Joe DiMaggio Moves Like Liquid Light

poems

What better view is there of daily struggle, of America’s complex legacies, of true love than from the bleachers of a baseball stadium? In the same way that NPR’s Car Talk was not really all about cars, these poems are not really all about baseball.

A collection of poetry and quotes about baseball—and about so much more. The diamond is the backdrop for Loren Broaddus’s exploration of nostalgia, family, race, jazz, and the winding hallways of history. Joe DiMaggio is sometimes domestic, sometimes political—microscopic here, aerial there. While Broaddus’s poems may start at home plate, he sends them flying in all directions: sometimes into left field, sometimes out of the park entirely.

About the Author

Loren Broaddus was born and raised in Springfield, Missouri, where he lives with his wife Marilyn, their two children, and their dog Barney. They are his inspiration.

Loren cannot remember a time when he did not love baseball and the Kansas City Royals. His father grew up listening, with his father, to Harry Caray call St. Louis Cardinals games on the radio, while his mother loved Mickey Mantle and the New York Yankees. Eventually, their marriage compromise was to become Kansas City Royals' fans. The Royals on the radio was a constant every summer.

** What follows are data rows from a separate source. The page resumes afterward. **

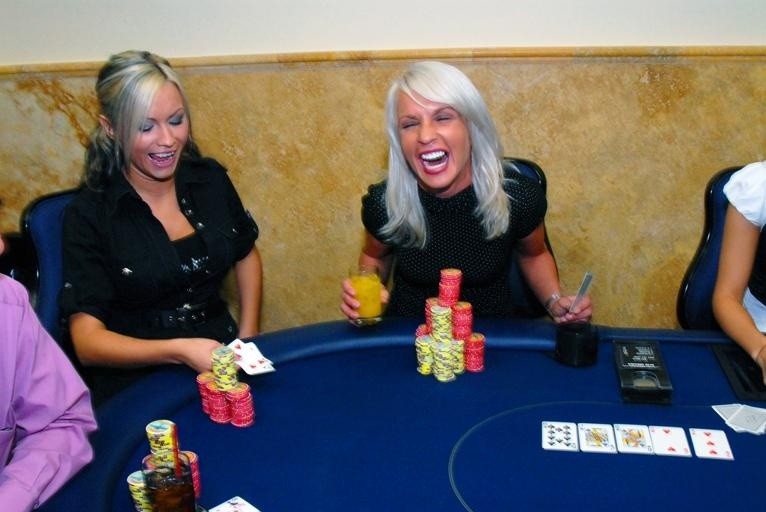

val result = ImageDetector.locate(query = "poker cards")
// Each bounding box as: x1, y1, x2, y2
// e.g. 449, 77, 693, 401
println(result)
541, 421, 735, 461
710, 403, 766, 435
569, 272, 592, 314
226, 338, 276, 375
207, 496, 261, 512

Writing poetry became a passion after taking a creative writing class in college at Drury University, taught by Jo Van Arkel. From there, he wrote poems for years on scrap paper, on the backs on green passes, and in notebooks he thought no one else would ever see.
 
Loren has taught History for over twenty-five years for Springfield Public Schools.He is the recipient of the DAR State of Missouri History Teacher of the Year Award in 2015, and was a Finalist for Springfield Public Schools Teacher of the Year in 2016, yet, he insists, the best thing about teaching is the kids.